## REQUISITOS DO EXERCÍCIO:
#1 Por favor, transcreva literalmente o trecho do texto sobre Heber Grant entre "O Apóstolo Marion" e "hesitação ou questionamento?", inclusive.
#2 Segundo o texto sobre Heber Grant, por que os mórmons consideram a obediência o princípio mais importante de sua religião? Responda em uma a três frases.
#3 Escreva a continuação do texto sobre Heber Grant a partir da última frase apresentada.
----- TRECHO DO DOCUMENTO
Heber Grant: Faça O Mal, Mas Obedeça

Mórmons acreditam que o Profeta é literalmente a Voz de Deus na Terra. Obediência cega e absoluta aos ditames dele é esperado de todo membro da Igreja.

Heber J. Grant, Presidente d'A Igreja de Jesus Cristo dos Santos dos Últimos Dias (1918-1945)

Heber J. Grant, Profeta Mórmon e Presidente da Igreja SUD (1918-1945)

O Apóstolo Marion Romney relatou algo que o Presidente Heber J. Grant lhe havia ensinado sobre obediência ao Profeta:

“Meu filho, você sempre mantenha seus olhos fitos no Presidente da Igreja, e se ele lhe pedir para fazer algo errado, e você o fizer, o Senhor lhe abençoará por isso.”

Mórmons são ensinados que obediência é a “primeira lei do céu” e, portanto, o princípio mais importante de sua religião. Devem os membros da Igreja ignorar suas próprias consciências, seus instintos e seu julgamento pessoal e apenas obedecer o Presidente da Igreja sem hesitação ou questionamento?

38 comentários sobre “Heber Grant: Faça O Mal, Mas Obedeça

  1. Incrível, neste mês de setembro, meu bispo subiu no púlpito para prestar o testemunho e lembrar os irmão o quanto eles são e serão abençoados por estarem naquele domingo na capela. Nesse dia estava muito frio pela manha e chovendo, a capela estava com poucos irmão, em relação aos outros domingos. O bispo contou que havia passado a noite toda com um filho doente e pela manha quando acordou a filhinha menor estava com febre, mesmo assim estava a família toda na igreja. Ressaltou a importância de sermos obedientes ao Senhor e guardar o domingo, estarmos todos na igreja, independente da situação, aconteça o que acontecer, devemos dar total prioridade a estarmos na igreja, que era o local certo para estarmos, com saúde ou na doença, não deveríamos medir esforços. Bem, percebi uma certa dose de lavagem cerebral naquele momento, assim como ouvimos durante todas as reuniões de testemunho, pois as pessoas observavam as palavras do bispo e balançavam a cabeça concordando. Talvez eu esteja errado, mas, jamais vou deixar de dar o cuidado a um dos meus filhos dentro do meu lar, para levá-los para a igreja e mostrar pra todos que tenho a “fé” necessária a ponto de expor as crianças. Esse tipo de obediência cega não consigo aceitar nem entender.
----------
----- TRECHOS DOS DADOS
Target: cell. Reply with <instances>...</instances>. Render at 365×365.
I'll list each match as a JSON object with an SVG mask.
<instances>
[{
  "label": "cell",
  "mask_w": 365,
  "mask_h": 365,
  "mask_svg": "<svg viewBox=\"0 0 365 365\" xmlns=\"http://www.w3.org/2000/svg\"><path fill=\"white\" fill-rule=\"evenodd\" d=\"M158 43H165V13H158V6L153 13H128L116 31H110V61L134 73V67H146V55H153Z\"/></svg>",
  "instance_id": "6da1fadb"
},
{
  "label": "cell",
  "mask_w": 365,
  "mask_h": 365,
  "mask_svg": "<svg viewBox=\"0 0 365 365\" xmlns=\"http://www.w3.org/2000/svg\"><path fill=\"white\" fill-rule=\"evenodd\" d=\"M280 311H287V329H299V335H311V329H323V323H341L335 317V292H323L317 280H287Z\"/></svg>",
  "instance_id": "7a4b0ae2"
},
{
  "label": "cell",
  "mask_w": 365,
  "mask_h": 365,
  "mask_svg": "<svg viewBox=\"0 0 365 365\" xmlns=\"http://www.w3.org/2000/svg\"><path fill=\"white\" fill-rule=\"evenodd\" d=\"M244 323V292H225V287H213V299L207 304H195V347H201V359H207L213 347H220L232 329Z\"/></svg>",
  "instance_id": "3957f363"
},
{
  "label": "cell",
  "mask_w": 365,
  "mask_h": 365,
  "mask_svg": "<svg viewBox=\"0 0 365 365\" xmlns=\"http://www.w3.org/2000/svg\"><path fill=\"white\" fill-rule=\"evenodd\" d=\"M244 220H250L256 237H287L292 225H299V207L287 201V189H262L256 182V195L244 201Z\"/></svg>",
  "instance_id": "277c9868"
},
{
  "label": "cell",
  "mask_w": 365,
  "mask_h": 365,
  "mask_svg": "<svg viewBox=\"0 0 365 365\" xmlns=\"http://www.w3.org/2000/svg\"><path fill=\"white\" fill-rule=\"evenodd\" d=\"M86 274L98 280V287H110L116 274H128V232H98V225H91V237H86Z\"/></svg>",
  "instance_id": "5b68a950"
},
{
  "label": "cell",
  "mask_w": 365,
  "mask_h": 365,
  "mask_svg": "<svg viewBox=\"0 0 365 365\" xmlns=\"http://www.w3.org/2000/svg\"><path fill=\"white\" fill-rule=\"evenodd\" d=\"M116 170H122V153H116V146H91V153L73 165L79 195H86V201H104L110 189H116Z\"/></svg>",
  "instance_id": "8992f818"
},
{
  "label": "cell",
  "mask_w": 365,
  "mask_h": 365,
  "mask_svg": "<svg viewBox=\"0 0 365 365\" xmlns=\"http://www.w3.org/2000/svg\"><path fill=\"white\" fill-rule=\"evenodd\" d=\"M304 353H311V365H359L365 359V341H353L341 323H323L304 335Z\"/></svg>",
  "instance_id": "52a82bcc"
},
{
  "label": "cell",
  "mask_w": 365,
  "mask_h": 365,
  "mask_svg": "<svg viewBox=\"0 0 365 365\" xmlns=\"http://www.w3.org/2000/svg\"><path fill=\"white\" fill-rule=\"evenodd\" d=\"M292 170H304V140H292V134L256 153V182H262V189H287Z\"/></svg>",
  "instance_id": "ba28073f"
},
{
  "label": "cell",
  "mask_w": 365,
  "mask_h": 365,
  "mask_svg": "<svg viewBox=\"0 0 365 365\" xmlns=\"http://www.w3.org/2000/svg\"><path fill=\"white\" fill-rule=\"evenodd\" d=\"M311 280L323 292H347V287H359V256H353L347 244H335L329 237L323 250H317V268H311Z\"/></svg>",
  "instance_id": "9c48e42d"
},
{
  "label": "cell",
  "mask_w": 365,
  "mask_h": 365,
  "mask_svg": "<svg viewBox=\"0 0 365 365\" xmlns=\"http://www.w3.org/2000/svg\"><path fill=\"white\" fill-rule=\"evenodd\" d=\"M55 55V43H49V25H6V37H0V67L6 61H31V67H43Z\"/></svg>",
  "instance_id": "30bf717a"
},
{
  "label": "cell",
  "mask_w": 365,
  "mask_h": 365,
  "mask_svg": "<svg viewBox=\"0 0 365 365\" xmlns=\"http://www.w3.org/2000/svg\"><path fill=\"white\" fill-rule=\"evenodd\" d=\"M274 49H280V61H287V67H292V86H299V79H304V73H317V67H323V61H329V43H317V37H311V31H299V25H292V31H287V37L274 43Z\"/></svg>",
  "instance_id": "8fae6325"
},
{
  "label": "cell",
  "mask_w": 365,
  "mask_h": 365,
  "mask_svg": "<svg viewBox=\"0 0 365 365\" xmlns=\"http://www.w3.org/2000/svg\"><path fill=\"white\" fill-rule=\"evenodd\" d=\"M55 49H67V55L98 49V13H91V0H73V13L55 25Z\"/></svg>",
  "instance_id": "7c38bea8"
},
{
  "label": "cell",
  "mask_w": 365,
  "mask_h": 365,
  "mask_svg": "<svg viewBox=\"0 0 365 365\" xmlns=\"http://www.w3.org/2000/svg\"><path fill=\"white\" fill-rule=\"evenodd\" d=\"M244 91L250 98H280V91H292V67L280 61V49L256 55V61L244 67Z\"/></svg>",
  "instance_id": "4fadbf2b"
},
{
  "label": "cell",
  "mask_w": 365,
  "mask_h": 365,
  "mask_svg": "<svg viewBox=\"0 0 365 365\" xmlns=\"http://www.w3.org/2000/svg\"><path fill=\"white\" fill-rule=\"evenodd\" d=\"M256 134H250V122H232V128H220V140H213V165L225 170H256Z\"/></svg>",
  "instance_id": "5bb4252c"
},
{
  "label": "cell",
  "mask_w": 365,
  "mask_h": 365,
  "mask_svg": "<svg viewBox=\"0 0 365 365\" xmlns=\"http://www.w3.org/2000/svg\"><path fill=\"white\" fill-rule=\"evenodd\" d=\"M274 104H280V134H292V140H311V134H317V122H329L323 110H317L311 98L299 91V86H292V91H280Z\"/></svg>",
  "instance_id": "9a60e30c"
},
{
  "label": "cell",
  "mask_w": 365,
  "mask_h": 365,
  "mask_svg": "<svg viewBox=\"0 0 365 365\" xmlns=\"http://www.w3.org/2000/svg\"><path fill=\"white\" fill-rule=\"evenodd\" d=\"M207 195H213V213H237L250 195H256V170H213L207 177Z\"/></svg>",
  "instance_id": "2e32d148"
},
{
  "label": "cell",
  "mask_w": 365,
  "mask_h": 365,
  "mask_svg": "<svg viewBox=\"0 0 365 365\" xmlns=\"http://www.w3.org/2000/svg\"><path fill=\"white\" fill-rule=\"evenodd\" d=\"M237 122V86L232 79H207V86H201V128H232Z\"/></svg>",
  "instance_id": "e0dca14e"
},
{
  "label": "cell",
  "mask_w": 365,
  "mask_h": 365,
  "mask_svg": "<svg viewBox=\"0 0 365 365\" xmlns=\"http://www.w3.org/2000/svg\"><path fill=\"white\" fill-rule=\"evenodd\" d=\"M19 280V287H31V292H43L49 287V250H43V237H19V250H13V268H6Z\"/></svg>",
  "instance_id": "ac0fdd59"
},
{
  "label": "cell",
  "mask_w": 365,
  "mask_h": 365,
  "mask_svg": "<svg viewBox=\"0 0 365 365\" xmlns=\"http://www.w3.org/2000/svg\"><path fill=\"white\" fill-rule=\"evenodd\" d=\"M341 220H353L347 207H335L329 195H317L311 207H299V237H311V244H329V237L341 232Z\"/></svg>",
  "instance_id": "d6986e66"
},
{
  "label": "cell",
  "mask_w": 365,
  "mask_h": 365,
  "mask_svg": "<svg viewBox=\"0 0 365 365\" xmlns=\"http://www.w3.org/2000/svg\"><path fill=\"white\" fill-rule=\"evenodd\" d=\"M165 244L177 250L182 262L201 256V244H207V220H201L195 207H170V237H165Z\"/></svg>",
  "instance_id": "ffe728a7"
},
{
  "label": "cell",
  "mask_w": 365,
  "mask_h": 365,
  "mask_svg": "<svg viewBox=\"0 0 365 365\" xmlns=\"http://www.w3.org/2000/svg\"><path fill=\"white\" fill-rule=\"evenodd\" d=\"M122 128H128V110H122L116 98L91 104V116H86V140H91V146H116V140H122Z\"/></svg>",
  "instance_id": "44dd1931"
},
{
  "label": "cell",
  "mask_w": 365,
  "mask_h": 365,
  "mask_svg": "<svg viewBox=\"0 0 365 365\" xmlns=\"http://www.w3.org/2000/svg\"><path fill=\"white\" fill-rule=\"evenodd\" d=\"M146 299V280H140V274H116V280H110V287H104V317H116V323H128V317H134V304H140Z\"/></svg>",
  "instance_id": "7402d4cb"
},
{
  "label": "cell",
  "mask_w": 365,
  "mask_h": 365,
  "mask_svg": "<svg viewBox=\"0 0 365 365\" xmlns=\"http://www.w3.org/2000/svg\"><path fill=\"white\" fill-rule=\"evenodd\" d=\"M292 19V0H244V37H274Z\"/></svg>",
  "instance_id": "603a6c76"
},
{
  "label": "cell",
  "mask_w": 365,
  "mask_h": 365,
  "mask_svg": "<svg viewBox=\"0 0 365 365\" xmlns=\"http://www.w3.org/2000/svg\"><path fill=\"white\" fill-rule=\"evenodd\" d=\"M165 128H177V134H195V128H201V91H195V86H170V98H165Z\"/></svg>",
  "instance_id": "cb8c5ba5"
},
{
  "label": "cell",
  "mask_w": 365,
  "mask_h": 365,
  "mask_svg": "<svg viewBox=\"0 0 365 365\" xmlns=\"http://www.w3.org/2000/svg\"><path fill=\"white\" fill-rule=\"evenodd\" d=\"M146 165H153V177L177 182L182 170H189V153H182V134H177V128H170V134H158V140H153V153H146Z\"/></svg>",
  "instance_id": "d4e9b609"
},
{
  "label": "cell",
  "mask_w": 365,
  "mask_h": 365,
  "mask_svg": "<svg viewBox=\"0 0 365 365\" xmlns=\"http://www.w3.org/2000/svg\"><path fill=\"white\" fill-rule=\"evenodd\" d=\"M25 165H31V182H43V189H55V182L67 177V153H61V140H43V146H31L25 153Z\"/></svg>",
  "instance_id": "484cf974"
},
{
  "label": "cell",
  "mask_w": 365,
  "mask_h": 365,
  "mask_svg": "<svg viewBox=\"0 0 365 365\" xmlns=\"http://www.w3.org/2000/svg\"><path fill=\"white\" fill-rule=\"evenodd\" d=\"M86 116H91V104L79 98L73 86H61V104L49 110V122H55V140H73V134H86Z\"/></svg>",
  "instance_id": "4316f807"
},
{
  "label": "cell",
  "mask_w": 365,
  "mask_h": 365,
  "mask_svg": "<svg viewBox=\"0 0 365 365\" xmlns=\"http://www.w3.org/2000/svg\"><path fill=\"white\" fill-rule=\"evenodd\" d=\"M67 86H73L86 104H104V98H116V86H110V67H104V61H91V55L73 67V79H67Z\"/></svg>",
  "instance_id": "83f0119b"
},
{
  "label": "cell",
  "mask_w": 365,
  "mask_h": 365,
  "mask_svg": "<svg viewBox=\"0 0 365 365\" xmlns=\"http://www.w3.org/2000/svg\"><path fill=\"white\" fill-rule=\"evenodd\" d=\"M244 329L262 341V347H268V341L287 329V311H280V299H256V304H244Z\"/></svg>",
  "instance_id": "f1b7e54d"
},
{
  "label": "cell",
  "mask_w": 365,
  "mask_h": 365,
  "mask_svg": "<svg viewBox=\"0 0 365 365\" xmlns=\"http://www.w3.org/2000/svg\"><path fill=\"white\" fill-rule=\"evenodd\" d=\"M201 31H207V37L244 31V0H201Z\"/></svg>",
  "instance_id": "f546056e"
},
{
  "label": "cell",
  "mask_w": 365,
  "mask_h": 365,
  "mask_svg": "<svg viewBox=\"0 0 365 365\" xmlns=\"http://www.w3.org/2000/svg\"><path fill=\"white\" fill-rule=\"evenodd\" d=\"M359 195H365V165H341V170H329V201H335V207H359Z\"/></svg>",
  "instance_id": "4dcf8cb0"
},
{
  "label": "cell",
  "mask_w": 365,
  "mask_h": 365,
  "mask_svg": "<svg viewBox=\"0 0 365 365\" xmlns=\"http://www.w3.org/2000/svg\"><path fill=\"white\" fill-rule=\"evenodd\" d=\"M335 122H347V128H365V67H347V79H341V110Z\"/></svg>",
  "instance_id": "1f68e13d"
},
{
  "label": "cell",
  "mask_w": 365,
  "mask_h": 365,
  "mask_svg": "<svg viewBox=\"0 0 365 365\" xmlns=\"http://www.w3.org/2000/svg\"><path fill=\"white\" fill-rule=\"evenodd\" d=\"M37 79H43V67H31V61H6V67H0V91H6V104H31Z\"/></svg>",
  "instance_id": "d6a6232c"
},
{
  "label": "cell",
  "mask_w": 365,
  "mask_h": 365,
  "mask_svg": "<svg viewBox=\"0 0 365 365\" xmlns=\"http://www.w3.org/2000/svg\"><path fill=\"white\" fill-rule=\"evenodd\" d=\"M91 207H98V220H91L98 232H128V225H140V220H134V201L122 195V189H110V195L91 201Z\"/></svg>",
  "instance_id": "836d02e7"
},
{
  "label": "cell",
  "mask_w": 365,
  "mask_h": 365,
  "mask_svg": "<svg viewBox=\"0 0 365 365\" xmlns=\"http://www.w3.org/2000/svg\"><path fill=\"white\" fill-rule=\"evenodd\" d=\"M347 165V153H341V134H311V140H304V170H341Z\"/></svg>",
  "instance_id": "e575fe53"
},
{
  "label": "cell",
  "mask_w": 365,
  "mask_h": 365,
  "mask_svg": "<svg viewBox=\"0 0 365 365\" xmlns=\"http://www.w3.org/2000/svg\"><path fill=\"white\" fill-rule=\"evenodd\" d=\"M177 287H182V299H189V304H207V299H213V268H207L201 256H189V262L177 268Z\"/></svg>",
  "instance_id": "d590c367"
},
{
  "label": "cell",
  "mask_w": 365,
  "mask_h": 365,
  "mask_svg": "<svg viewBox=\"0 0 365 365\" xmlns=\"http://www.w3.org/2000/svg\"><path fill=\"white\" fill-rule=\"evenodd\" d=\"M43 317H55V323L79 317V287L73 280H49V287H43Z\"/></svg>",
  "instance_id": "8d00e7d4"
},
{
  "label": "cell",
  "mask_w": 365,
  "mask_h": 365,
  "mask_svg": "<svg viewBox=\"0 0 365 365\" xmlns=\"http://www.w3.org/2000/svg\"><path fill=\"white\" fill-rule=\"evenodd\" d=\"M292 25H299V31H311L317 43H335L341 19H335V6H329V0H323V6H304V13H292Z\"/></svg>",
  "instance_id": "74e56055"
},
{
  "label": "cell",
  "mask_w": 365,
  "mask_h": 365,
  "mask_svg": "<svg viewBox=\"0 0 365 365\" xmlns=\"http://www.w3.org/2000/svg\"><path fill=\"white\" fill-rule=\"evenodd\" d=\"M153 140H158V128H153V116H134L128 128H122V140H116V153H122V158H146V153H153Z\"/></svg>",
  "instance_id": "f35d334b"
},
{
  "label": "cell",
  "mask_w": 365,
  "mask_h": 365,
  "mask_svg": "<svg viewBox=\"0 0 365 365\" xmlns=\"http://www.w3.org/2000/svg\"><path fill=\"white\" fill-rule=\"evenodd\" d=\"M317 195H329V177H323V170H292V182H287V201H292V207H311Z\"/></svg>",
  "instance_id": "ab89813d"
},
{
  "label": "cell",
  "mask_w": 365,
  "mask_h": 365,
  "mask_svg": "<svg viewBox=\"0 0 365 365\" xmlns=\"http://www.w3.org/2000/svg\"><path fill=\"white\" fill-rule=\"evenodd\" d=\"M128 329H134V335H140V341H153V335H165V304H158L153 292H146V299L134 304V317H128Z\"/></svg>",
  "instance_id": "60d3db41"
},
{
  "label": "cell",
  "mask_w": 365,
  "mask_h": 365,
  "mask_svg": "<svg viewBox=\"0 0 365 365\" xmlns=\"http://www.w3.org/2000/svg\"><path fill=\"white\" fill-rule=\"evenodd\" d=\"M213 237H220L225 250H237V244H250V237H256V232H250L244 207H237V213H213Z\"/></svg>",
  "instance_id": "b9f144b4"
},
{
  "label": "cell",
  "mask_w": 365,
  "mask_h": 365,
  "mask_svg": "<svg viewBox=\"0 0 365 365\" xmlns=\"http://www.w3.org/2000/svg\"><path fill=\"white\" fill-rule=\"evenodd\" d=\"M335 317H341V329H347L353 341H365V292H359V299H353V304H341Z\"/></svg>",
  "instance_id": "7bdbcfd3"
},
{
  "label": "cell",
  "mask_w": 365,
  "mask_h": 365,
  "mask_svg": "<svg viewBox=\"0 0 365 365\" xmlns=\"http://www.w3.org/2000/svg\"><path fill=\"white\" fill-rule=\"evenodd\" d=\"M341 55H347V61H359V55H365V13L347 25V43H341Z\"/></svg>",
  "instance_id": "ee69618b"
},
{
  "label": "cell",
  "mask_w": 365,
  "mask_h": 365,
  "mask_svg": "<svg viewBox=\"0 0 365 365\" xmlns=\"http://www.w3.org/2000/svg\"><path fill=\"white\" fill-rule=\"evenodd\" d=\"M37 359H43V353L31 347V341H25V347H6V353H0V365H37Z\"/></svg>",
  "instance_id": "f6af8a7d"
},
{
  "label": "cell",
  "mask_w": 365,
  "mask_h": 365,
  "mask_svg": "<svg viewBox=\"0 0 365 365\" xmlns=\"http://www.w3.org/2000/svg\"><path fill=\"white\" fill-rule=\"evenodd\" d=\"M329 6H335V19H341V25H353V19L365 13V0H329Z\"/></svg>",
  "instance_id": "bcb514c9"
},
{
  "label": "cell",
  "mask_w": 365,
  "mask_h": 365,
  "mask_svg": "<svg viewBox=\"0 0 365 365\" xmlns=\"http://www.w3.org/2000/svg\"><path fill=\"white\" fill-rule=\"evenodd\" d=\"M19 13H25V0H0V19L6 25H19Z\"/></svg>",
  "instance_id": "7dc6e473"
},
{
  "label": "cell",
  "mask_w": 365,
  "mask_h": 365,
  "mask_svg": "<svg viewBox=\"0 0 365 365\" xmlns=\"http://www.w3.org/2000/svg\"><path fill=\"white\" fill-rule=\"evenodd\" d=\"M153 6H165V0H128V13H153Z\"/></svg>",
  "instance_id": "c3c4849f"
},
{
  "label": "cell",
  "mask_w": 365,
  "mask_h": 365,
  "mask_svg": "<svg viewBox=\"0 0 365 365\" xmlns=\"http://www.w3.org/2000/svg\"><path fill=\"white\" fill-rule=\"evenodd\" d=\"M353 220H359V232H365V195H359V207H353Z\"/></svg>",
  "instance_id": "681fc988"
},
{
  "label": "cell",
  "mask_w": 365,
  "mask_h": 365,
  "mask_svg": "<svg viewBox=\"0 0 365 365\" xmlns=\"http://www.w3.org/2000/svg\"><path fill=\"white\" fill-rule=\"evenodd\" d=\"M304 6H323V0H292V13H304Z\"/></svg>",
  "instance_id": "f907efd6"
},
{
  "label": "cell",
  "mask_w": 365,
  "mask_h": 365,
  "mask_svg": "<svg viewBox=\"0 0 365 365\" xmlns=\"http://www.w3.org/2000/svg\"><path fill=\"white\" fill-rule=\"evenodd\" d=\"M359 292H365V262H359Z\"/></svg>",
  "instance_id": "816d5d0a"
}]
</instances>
----------
## LISTA DE RESPOSTAS:
#1
O Apóstolo Marion Romney relatou algo que o Presidente Heber J. Grant lhe havia ensinado sobre obediência ao Profeta:

“Meu filho, você sempre mantenha seus olhos fitos no Presidente da Igreja, e se ele lhe pedir para fazer algo errado, e você o fizer, o Senhor lhe abençoará por isso.”

Mórmons são ensinados que obediência é a “primeira lei do céu” e, portanto, o princípio mais importante de sua religião. Devem os membros da Igreja ignorar suas próprias consciências, seus instintos e seu julgamento pessoal e apenas obedecer o Presidente da Igreja sem hesitação ou questionamento?

#2 Os mórmons são ensinados que a obediência é a “primeira lei do céu”. Por isso, ela é tida como o princípio mais importante da religião.

#3
    • Também creio que deva haver equilíbrio e bom senso nessas coisas. Como por exemplo a mãe que teve bebê e recebeu alta no domingo, e foi direto da maternidade para a reunião sacramental. Chegando lá prestou testemunho com o bebê nos braços, pois não admitia perder uma reunião. Eu já vi isso. Penso que nosso Pai Celestial não deseja este nível de alienação e obediência cega. Somos dotados de faculdades mentais e espirituais que nos são dadas para que possamos reconhecer caminhos e decidir quais deles nos são proveitosos, nos mais variados aspectos da vida. Inclusive reconhecer quando uma pessoa, independente de seu chamado de liderança, sobe ao púlpito e profere doutrina falsa ou mandamento contrário aos propósitos do Evangelho. Diante disso, é nossa responsabilidade fazer o certo, ainda que seja mais cômodo seguir o errado e manter a esperança de que a culpa recairá sobre os ombros de outrem.